-- Text block follows --

Computers and mobile devices are increasingly able to talk to each other, but the companies that make them still have a long way to go before they offer a truly portable experience. Dell and Intel, however, once embarked on a mission that could have offered a big push in making computing more transferable.
The pictures of a thin phone running some version of Windows 10 on an Intel x86 processor as provided by Evan Blass now have a backstory, also provided by Evan Blass. We now have a more detailed look at the phone/PC hybrid that never made it to market.
If you’re wondering why am I referring to it in the past tense, that’s because there’s a chance this project has been canceled… but Blass notes that it’s also possible that Dell could still be working on the Dell Stack and may still plan to launch it at some point.
At a time when most smartphones offer some sort of cloud sync features (snap a photo on your phone and it’s automatically backed up to the internet, purchase music from iTunes and it’s automatically available on your iPhone, iPad, and Mac), Dell Stack seems like a kind of anti-cloud phone. There’s no need to sync your files between devices if your phone is the brains of all your devices.
Blass reported on VentureBeat that the device, non-cellular actually, may have just been the integral piece to an ecosystem of Windows 10 desktop and mobile devices envisioned from Dell. Thanks to Continuum and Universal Windows Platform apps, users would have been able to move all of their computing tasks between a core phablet-sized device, other tablet form factors (such as the one pictured above next to the core device), a laptop and a desktop.
The project was called Stack and it wasn’t just a phone… it would have been a whole ecosystem of devices powered by a pocket-sized device (assuming you have fairly large pockets, since the phone had a 6.4 inch display). Documents showed that the phablet was originally envisioned with a full HD screen that could be equipped with an Intel Core processing unit built on the Kaby Lake architecture. Mind you, it wouldn’t be a full-blast U-series processor, but a more conservative dual-core Y-series processor (then using the Core m branding).
Used on the go, the device would use about 3.5 watts. But plug it into a desktop dock and the processor could kick into high gear, drawing around 12 watts. It’d also be capable of working with a laptop dock to provide a bigger screen, touchpad, and keyboard for on-the-go computing, or a tablet dock when you just want a bigger touchscreen display.

-- Text block concluded --
-- Data excerpts follows --

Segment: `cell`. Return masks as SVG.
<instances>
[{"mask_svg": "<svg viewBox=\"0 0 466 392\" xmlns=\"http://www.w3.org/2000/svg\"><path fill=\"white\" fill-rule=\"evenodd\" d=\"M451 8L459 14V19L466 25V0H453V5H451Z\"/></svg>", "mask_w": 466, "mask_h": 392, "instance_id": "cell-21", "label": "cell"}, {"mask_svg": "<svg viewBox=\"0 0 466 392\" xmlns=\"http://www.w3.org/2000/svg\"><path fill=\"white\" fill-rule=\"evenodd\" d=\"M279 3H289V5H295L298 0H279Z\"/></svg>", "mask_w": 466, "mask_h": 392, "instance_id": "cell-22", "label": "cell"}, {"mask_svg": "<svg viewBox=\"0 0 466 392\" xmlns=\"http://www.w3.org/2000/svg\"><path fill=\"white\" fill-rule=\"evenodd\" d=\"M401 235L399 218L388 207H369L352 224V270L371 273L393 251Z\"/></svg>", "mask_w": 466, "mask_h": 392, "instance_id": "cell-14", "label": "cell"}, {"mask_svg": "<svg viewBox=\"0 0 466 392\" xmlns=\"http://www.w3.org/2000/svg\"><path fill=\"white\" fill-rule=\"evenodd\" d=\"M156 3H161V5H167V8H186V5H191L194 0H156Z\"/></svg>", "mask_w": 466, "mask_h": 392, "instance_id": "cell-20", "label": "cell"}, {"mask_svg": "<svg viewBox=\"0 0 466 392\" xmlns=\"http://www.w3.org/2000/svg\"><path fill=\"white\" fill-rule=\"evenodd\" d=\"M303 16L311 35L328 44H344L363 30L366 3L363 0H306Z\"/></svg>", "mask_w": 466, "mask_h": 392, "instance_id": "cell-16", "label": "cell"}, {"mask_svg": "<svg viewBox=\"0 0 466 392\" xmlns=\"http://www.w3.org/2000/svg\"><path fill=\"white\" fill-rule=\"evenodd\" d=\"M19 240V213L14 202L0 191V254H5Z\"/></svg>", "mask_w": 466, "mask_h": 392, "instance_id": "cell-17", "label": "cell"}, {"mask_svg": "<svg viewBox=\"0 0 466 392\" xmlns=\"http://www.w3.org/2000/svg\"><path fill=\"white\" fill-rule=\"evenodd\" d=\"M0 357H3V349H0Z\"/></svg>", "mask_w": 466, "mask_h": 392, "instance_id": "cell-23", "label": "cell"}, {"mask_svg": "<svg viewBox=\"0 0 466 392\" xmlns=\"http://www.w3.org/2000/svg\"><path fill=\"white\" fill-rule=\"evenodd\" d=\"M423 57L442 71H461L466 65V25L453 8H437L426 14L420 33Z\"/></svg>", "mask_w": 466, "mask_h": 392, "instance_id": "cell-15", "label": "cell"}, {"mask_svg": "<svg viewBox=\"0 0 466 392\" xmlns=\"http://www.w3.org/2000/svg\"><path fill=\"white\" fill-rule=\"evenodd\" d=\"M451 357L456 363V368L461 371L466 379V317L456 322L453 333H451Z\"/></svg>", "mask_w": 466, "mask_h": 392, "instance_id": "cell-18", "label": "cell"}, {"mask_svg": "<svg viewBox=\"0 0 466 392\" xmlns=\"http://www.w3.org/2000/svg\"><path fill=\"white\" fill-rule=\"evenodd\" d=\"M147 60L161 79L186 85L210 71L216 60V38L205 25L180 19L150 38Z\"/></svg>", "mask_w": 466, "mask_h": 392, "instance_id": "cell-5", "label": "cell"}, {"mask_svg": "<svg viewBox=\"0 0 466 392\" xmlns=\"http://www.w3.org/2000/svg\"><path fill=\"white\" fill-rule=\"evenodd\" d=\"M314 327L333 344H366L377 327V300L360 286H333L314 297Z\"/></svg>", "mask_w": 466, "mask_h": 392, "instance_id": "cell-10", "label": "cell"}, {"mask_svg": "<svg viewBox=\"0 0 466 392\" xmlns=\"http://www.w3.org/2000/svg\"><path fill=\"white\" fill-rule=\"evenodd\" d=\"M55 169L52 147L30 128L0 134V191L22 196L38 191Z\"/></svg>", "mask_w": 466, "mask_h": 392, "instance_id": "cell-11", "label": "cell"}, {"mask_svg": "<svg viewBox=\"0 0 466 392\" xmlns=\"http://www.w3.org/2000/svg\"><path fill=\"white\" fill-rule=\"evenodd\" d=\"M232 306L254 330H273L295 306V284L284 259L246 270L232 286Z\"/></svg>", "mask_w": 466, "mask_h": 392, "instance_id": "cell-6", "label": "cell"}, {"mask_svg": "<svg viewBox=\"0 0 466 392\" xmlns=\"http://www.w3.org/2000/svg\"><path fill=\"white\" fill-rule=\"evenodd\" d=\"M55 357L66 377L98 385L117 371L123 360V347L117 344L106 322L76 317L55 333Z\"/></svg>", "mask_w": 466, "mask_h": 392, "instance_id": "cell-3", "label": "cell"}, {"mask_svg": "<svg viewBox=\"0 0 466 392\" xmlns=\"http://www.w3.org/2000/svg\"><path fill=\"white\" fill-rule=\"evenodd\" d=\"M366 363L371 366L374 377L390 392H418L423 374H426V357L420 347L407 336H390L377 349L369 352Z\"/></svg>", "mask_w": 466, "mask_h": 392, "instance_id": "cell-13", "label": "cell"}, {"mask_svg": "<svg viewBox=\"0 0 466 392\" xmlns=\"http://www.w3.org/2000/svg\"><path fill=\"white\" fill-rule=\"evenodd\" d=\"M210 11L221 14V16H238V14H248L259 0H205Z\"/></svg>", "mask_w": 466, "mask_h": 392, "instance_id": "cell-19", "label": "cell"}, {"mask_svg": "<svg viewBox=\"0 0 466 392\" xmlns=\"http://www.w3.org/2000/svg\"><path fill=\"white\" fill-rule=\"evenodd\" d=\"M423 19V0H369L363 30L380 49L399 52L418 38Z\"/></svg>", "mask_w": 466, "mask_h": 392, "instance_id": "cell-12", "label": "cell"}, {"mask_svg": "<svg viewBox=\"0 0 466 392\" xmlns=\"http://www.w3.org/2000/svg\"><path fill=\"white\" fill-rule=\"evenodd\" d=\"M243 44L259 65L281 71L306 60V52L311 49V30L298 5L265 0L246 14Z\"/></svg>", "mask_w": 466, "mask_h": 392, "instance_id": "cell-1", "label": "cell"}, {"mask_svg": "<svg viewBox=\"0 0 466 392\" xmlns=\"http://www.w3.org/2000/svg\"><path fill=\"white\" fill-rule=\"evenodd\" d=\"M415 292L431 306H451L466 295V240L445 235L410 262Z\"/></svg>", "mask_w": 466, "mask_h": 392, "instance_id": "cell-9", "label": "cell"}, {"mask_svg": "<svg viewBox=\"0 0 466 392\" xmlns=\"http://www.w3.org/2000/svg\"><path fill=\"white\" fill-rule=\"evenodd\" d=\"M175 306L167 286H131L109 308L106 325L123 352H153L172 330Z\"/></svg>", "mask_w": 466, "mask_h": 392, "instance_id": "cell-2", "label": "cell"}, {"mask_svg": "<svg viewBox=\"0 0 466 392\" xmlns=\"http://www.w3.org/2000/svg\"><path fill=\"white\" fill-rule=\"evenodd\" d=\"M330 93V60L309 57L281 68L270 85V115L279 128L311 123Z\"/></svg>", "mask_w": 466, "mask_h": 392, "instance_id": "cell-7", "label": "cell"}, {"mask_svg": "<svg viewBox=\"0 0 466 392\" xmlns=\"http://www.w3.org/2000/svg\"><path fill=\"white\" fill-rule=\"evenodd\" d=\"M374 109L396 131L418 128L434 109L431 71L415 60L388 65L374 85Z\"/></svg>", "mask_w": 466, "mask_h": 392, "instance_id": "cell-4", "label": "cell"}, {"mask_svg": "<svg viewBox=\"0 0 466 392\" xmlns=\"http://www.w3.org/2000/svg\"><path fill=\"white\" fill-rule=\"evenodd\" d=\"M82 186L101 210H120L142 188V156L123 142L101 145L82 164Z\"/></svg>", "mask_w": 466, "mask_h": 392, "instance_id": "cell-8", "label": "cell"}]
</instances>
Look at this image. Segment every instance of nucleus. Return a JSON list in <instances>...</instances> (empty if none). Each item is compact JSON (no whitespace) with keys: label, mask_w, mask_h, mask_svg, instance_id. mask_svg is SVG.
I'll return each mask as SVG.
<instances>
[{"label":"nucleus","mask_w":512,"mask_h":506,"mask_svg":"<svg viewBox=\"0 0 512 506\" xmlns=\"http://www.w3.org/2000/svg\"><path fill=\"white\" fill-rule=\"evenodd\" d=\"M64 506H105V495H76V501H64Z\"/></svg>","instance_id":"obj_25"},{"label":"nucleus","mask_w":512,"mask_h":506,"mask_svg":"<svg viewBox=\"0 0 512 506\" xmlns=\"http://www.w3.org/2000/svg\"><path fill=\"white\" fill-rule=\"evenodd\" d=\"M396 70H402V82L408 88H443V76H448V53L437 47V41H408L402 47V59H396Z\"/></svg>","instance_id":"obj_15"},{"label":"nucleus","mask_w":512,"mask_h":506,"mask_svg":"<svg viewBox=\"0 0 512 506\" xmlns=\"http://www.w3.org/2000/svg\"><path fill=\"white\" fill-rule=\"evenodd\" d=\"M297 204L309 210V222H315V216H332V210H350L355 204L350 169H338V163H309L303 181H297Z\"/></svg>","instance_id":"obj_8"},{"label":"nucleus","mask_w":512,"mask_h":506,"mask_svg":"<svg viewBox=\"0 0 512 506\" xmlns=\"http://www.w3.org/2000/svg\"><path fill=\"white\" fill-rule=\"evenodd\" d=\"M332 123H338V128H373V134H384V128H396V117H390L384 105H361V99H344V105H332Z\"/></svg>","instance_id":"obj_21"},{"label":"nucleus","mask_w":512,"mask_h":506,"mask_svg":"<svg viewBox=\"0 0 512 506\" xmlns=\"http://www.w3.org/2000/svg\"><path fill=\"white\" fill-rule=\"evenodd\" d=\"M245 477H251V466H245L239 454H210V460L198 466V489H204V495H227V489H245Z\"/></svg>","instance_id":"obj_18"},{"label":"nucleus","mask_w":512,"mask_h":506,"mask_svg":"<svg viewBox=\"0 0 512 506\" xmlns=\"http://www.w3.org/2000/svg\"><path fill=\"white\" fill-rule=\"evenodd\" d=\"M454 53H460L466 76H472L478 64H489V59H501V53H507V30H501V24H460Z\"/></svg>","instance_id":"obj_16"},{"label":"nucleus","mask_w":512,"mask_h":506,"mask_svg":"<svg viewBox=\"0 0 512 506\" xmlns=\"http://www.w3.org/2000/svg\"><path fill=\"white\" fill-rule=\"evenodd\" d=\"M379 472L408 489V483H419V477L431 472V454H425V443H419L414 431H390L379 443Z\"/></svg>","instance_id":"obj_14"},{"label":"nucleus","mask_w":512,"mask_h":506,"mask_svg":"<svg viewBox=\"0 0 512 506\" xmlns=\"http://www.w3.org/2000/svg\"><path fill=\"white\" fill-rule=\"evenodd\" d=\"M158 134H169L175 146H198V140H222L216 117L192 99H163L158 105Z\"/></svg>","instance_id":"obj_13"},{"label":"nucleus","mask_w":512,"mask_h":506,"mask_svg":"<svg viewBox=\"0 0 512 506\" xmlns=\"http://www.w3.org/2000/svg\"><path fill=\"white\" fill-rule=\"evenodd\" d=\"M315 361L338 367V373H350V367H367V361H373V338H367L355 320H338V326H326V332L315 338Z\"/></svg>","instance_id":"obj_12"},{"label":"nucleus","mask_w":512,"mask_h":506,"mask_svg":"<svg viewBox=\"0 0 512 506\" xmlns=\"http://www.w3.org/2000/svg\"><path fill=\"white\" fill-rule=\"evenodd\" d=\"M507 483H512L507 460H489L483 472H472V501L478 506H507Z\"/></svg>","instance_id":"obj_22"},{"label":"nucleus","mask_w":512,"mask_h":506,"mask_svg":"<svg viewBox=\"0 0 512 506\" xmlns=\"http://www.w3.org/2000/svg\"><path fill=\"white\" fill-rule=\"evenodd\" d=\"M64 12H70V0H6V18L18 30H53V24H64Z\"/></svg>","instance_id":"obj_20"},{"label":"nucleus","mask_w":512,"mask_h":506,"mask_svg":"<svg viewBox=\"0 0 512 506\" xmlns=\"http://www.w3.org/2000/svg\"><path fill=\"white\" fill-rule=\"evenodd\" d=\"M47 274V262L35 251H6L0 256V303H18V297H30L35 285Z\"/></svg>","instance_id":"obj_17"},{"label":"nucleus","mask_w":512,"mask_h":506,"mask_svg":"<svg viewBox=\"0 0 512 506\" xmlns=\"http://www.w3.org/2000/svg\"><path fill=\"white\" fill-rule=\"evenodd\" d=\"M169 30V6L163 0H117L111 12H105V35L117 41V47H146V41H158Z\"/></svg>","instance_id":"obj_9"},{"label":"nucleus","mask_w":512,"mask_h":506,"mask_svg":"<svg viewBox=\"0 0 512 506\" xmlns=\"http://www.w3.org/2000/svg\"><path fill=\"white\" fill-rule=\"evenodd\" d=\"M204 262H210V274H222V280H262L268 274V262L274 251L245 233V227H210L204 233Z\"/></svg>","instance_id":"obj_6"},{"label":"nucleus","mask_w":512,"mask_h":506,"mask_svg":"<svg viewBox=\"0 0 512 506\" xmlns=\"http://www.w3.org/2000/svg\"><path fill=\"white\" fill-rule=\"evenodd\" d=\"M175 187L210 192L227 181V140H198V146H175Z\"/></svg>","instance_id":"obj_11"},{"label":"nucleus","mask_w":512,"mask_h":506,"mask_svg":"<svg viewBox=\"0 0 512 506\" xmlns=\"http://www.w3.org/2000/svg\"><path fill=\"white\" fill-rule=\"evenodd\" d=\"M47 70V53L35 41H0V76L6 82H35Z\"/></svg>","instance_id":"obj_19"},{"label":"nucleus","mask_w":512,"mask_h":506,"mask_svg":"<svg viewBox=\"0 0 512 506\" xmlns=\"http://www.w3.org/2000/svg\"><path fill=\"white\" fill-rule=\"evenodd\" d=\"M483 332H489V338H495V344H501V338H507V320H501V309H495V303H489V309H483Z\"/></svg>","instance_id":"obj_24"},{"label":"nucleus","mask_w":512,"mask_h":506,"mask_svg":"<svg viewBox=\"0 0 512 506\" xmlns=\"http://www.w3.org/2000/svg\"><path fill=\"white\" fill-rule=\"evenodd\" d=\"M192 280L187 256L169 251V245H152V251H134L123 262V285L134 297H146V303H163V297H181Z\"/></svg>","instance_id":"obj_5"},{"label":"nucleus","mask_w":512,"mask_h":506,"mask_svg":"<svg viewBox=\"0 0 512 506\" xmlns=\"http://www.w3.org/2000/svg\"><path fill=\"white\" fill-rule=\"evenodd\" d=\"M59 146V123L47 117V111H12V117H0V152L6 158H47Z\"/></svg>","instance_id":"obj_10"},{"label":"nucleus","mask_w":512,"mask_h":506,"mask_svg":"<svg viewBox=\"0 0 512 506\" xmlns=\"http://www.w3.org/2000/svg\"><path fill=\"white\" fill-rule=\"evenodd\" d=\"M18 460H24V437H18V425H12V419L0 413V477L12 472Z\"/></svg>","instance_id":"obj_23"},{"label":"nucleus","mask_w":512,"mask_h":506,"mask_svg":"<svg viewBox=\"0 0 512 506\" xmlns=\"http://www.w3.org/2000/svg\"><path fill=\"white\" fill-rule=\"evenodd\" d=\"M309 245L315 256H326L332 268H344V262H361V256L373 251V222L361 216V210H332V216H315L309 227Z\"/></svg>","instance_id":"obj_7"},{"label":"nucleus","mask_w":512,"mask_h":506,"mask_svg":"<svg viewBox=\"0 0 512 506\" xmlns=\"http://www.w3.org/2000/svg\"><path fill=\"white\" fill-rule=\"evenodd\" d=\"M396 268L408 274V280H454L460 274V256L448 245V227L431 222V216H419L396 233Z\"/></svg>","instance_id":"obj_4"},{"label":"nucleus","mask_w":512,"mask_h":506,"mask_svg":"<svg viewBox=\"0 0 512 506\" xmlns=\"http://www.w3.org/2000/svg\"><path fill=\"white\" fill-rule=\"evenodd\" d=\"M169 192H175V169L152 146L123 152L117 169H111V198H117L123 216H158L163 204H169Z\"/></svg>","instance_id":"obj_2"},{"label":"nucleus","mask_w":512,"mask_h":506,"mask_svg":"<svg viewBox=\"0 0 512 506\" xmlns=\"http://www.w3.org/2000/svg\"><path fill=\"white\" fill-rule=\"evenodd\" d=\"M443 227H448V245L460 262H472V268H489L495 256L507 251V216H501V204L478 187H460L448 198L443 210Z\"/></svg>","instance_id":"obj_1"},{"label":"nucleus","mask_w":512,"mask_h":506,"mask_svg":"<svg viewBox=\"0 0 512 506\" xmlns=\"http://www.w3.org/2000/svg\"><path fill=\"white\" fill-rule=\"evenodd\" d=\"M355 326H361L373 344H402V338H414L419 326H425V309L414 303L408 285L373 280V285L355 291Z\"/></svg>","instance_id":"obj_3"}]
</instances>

-- Data excerpts concluded --

— Questions —
**1.** Which docks could the device plug into, according to the Dell Stack article?
**2.** Carry on the Dell Stack article from its final sentence.

— Results in order —
**1.**
- Desktop dock
- Laptop dock
- Tablet dock

**2.**
Dell Stack was designed to support 4GB to 8GB of RAM, 128GB to 256GB of storage, and a microSD card slot for removable storage. A five-megapixel selfie camera would double as an iris scanner. While Dell Stack would be able to run full Windows desktop software thanks to its x86 processor, it’d also be able to function as a phone. That was the initial plan anyway, but all of that would take up a lot of room and leave less of it for heat dissipation. Eventually Dell decided to increase the size from 6.4 inches to 7 inches, making the core of the Dell Stack experience more tablet than phone.
Interestingly, it seems unlikely that Intel’s decision to scrap its Atom chips for smartphones had much to do with the cancellation and/or delay of the Dell Stack, since it was never designed to use an Atom processor in the first place.
Stack was conceptualized in the middle of 2014. The company bet on a commercial launch by spring of 2017. There was even a cell-enabled 6-inch planned as a second-generation device. But at this point, it’s unclear if the project is still alive or dead and for what reason. It is possible that the device was put on hold, but based on early reactions to the VentureBeat report, it seems it could be a hit if it goes to market.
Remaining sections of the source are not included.